Challenges and Considerations
Although buying a foreclosed home with a VA loan can be beneficial, there are some elements to be mindful of:
- Condition of property: Foreclosures may have remained unattended for a long time, resulting in mold, pests or even structural damage.
- As-Is Sales: Foreclosed property sellers, including the VA, will usually sell homes “as-is,” meaning they won’t make repairs or offer credits toward repairs.
- Competition: The list of foreclosed properties may attract many bids due to cash purchases and investors, creating a competitive bidding process.
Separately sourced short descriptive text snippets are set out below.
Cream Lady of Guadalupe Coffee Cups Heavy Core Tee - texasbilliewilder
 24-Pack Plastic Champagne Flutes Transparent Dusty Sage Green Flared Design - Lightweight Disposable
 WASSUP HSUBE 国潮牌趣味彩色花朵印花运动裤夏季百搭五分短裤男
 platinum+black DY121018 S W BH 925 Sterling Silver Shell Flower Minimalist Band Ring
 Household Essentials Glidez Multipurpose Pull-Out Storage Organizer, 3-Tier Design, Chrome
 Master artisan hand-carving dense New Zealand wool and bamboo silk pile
- Long Timelines: Buying a repossessed home may also take longer as it might involve extra paperwork and negotiating with banks or government agencies.
Conclusion
Using a VA loan to finance a foreclosed home is a great option for eligible homebuyers looking for a path to homeownership with benefits like no down payment requirements and competitive interest rates. Nonetheless, it’s important to know all of the ins and outs and take proper care because foreclosed houses have their own sets of challenges. If you do your due diligence by hiring experienced experts, performing proper inspections, and allowing for some repairs, you’ll likely have a smooth transaction. With the right real estate wisdom on how to work through the maze of foreclosures, the benefits of VA financing, and your knowledge of the sacrifices that veterans and active-duty service members make, you can uncover hidden wealth within the real estate market.